**WHAT YOU NEED TO DO**
Aim for an exact copy of the listing, without any images.

**RAW DATA**

═══

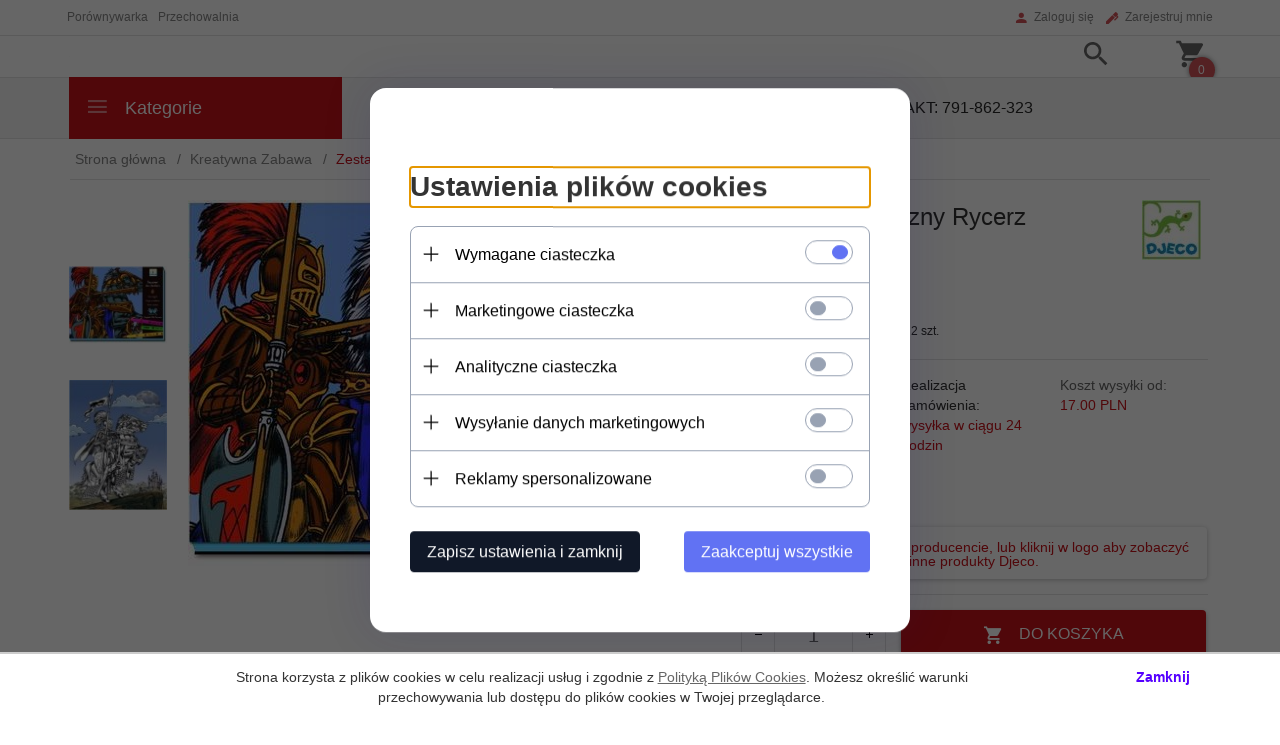

--- FILE ---
content_type: text/html; charset=UTF-8
request_url: https://regdos.com.pl/ajax/info/mis/
body_size: -14
content:
{"misId":"a31751932cc474e95c467ac151aae567"}

--- FILE ---
content_type: text/html; charset=UTF-8
request_url: https://regdos.com.pl/ajax/pinfo/inventory/
body_size: 193
content:

<form id="options_form" name="options_form" method="post" action="/_cart/index/">
    <div id="options_form_tab" class="inventory-container">
            </div>
    <input type="hidden" id="products_id" name="products_id" value="1169" />
    <input type="hidden" id="rtime" name="rtime" value="wysyłka w ciągu 24 godzin" />
    <script>
			window.jQuery && window.jQuery.trigger("inventoryLoaded");
    </script>


--- FILE ---
content_type: text/html; charset=UTF-8
request_url: https://regdos.com.pl/ajax/info/top_info/pl/
body_size: 304
content:
{"infos":[{"id":"1","name":"Polityka plik\u00f3w cookies","color":"","bgcolor":"","closecolor":"5500ff","position":"1","description":"<p>Strona korzysta z plik\u00f3w cookies w celu realizacji us\u0142ug i zgodnie z <a style=\"text-decoration: underline;\" target=\"_blank\" href=\"http:\/\/www.regdos.com.pl\/_cms\/view\/6\/polityka-prywatnosci.html\">Polityk\u0105 Plik\u00f3w Cookies<\/a>. Mo\u017cesz okre\u015bli\u0107 warunki przechowywania lub dost\u0119pu do plik\u00f3w cookies w Twojej przegl\u0105darce.<\/p>","closelabel":"Zamknij"}]}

═══

**TASK RESPONSE**
--- FILE ---
content_type: text/html; charset=UTF-8
request_url: https://regdos.com.pl/ajax/info/mis/
body_size: -14
content:
{"misId":"a31751932cc474e95c467ac151aae567"}

--- FILE ---
content_type: text/html; charset=UTF-8
request_url: https://regdos.com.pl/ajax/pinfo/inventory/
body_size: 193
content:

<form id="options_form" name="options_form" method="post" action="/_cart/index/">
    <div id="options_form_tab" class="inventory-container">
            </div>
    <input type="hidden" id="products_id" name="products_id" value="1169" />
    <input type="hidden" id="rtime" name="rtime" value="wysyłka w ciągu 24 godzin" />
    <script>
			window.jQuery && window.jQuery.trigger("inventoryLoaded");
    </script>


--- FILE ---
content_type: text/html; charset=UTF-8
request_url: https://regdos.com.pl/ajax/info/top_info/pl/
body_size: 304
content:
{"infos":[{"id":"1","name":"Polityka plik\u00f3w cookies","color":"","bgcolor":"","closecolor":"5500ff","position":"1","description":"<p>Strona korzysta z plik\u00f3w cookies w celu realizacji us\u0142ug i zgodnie z <a style=\"text-decoration: underline;\" target=\"_blank\" href=\"http:\/\/www.regdos.com.pl\/_cms\/view\/6\/polityka-prywatnosci.html\">Polityk\u0105 Plik\u00f3w Cookies<\/a>. Mo\u017cesz okre\u015bli\u0107 warunki przechowywania lub dost\u0119pu do plik\u00f3w cookies w Twojej przegl\u0105darce.<\/p>","closelabel":"Zamknij"}]}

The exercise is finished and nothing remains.